• [ACTIVITY LIST]:
a - Reproduce the passage of the Exchange support post between "By the way, I'm" and "the real issue.", inclusive.
b - Pick up the Exchange support post from its final sentence and keep writing it.

• [TEXT SECTION]:
=======
Things were on schedule with the Exchange 2007 configuration. In the interest of time, we had made one support call to Microsoft for install problems on the physical hardware. It burned the equivalent of $299, but for our schedule, it was easily worth it. Exchange was working.

We ran into a second issue with OWA 2007. My sysadmin was having trouble getting Outlook Anywhere to work correctly with Outlook 2003 and Entourage. He called again. This time, while the Microsoft support engineer was remote into our OWA server, he saw VMWare Tools in the Add/Remove Programs list. He asked, and we said yeah, it's a VM.

He said he could not support us, closed the ticket, and advised us to rebuild on physical hardware and call back. The support engineer also said that if we had had Premier Support, that he could "Look into it." He cited this article: http://support.microsoft.com/kb/897615

I'll summarize it: Microsoft only supports virtualized Windows and MS apps if you use Microsoft virtualization software.

That had never occurred to any of us in the IT department. That policy is so ridiculous as to defy belief.

I complained into the air on Twitter. I got two categories of response: Lie to Microsoft Support, and No, they do support it. It's called the SVVP.

Sure, we're willing to lie to support. We just didn't know it was necessary, and we got caught this time.

By the way, I'm going to jump ahead in the story for a moment and say that yes, we did rebuild OWA on physical hardware and call back. And it turns out that the problem was on the Exchange server, NOT the OWA server. So no, it's not possible that VMWare was a factor, and yes, we did waste days and slipped our schedule for no good reason. I say this mostly to save you the trouble of trying to fix my technical problem, it's already done.

And of course, that's not the real issue.

During these several days while my sysadmin gave up and build a physical box to appease Microsoft Support, the rest of us were complaining bitterly to our Microsoft sales rep. We still could not believe that they really intended to have that as a policy. He insists that they did. He knows, because he has had "lots of customers complain about it."

What about the SVVP, I asked my sales rep? Both a Microsoft employee and a VMWare employee pointed out to me on Twitter that ESX IS supported. Nope, my sales rep says that's only for the Windows OS itself.

But wait, the VMWare guy pointed out to me that Exchange on VM is specifically covered under the SVVP. Surely this means I'm good, right? This is just a case of Microsoft Support not being up on the latest Microsoft policies?
=======
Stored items
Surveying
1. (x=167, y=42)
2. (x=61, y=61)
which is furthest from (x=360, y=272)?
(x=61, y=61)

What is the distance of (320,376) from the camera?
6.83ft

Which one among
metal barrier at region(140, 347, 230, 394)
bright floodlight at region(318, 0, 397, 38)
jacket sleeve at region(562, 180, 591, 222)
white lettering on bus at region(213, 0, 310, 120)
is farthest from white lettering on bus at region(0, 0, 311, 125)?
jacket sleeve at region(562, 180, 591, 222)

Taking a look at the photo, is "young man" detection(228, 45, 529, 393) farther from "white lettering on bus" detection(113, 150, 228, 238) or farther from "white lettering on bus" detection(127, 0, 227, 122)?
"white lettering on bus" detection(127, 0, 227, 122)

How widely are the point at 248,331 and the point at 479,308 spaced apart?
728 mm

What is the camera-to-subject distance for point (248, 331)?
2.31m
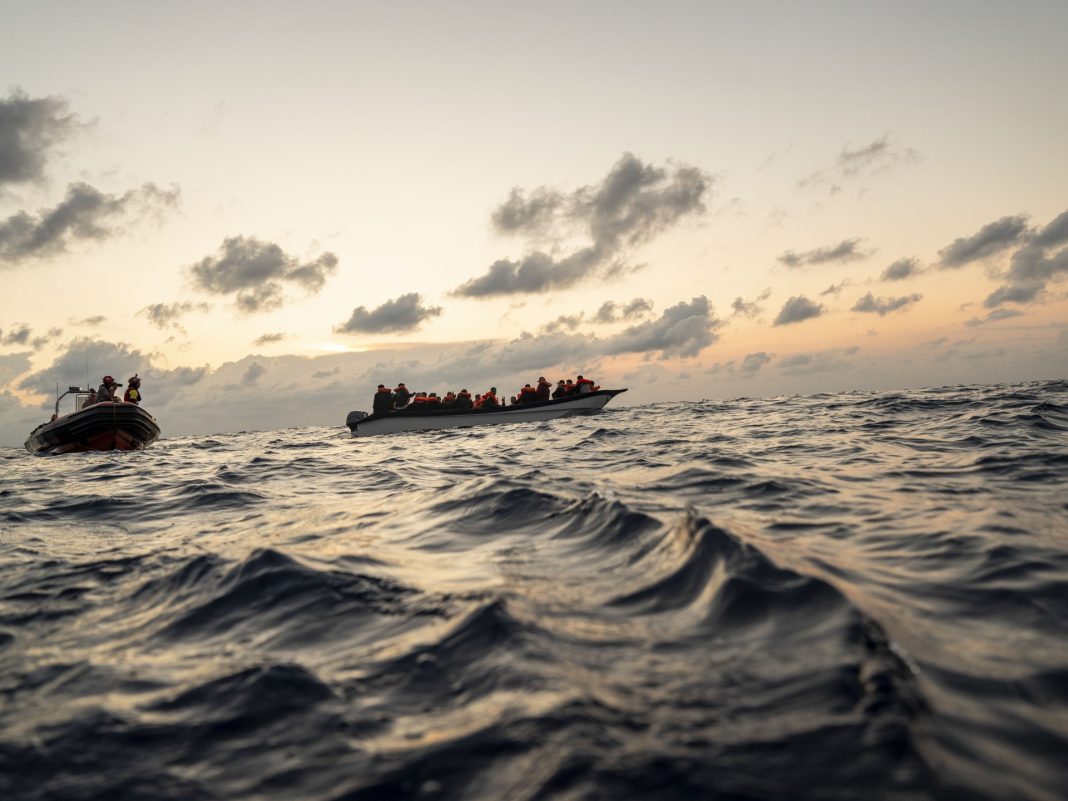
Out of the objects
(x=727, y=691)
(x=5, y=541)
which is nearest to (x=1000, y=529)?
(x=727, y=691)

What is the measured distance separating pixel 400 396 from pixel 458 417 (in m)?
3.81

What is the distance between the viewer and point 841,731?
2.55 m

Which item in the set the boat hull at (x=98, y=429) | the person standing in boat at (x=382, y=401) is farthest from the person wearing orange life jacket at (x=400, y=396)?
the boat hull at (x=98, y=429)

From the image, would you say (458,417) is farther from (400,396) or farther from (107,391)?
(107,391)

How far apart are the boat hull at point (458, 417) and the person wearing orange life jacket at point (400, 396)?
4.56 feet

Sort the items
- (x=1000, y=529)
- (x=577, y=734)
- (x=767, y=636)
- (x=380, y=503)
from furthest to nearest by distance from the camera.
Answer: (x=380, y=503) → (x=1000, y=529) → (x=767, y=636) → (x=577, y=734)

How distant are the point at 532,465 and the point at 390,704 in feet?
35.6

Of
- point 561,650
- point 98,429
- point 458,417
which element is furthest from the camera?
point 458,417

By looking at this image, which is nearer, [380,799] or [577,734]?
[380,799]

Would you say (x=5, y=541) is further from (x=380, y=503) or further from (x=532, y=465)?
(x=532, y=465)

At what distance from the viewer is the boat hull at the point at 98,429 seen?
85.7 feet

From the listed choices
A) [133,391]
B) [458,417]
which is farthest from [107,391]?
[458,417]

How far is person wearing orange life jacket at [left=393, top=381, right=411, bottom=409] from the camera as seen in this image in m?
34.7

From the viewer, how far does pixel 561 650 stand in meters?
3.64
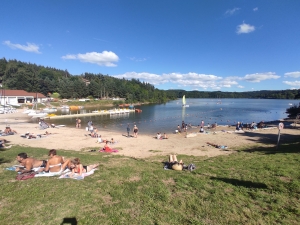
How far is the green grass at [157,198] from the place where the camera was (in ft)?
14.1

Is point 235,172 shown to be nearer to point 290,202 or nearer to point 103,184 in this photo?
point 290,202

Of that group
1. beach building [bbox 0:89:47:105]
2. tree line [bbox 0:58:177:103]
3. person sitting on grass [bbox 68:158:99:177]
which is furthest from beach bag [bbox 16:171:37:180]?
tree line [bbox 0:58:177:103]

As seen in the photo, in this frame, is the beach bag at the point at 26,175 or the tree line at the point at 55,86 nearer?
the beach bag at the point at 26,175

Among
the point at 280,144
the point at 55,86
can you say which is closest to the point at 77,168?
the point at 280,144

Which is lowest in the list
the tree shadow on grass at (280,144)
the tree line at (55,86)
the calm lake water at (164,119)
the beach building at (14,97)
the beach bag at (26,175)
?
the calm lake water at (164,119)

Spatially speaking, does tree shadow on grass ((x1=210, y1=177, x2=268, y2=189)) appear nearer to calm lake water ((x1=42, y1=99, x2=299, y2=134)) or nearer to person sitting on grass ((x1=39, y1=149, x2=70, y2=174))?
person sitting on grass ((x1=39, y1=149, x2=70, y2=174))

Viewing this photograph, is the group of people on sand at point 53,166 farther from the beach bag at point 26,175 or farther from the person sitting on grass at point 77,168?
the beach bag at point 26,175

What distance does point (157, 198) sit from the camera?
5254mm

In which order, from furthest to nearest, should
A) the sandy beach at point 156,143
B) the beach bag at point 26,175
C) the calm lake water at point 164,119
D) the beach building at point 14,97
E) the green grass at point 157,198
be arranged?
1. the beach building at point 14,97
2. the calm lake water at point 164,119
3. the sandy beach at point 156,143
4. the beach bag at point 26,175
5. the green grass at point 157,198

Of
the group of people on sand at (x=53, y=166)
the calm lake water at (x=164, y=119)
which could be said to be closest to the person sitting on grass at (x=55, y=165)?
the group of people on sand at (x=53, y=166)

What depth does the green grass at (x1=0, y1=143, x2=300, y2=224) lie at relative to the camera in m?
4.31

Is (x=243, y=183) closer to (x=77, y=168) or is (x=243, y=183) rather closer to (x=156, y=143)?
(x=77, y=168)

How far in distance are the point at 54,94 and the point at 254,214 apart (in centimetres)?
9883

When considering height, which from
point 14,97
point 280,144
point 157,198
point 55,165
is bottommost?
point 280,144
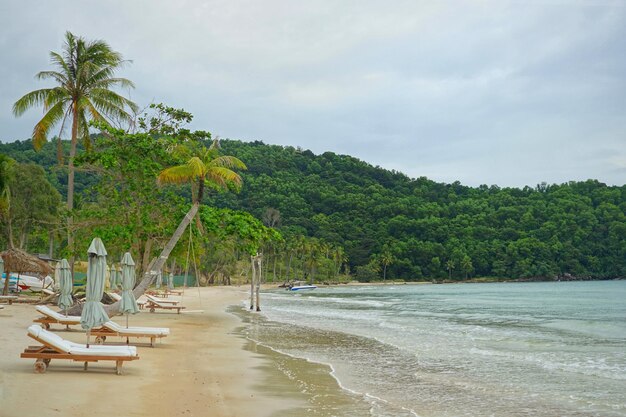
=======
• [REPLIES]:
a -
By the way, I'm going to jump ahead in the story for a moment and say that yes, we did rebuild OWA on physical hardware and call back. And it turns out that the problem was on the Exchange server, NOT the OWA server. So no, it's not possible that VMWare was a factor, and yes, we did waste days and slipped our schedule for no good reason. I say this mostly to save you the trouble of trying to fix my technical problem, it's already done.

And of course, that's not the real issue.

b -
Nope. That article only covers Exchange 2007 SP1 (good) on SVVP virtualization software (good) on Windows Server 2008 (bad, I'm using Server 2003.)

So yes, they STILL turned me down for support on ESX. But they would support all of it if I was using Hyper-V.

This is far worse than my little problem not being handled. This would seem to indicate that Microsoft intends to qualify every single app they produce as being covered on VMWare or not. And only the versions that they feel like. And only if it's on a Windows version they want to cover.

So the latest set of articles on how to tune SQL Server 2005 on ESX? Forget it. It's not supported.

It's really hard to not immediately leap to accusing Microsoft of more anticompetitive behavior and vendor lock-in for their own virtualization technology.

Does Microsoft qualify every individual app on the hardware in the supported hardware list? Of course not. If the OS works, the apps should work. That is the basic job of the OS, yes? To abstract the hardware for the apps? So if Microsoft has qualified Windows 2003 on ESX, why should they decline to support OWA on it?

Is there an Exchange 2007 SP1 supported hardware list somewhere I'm not aware of?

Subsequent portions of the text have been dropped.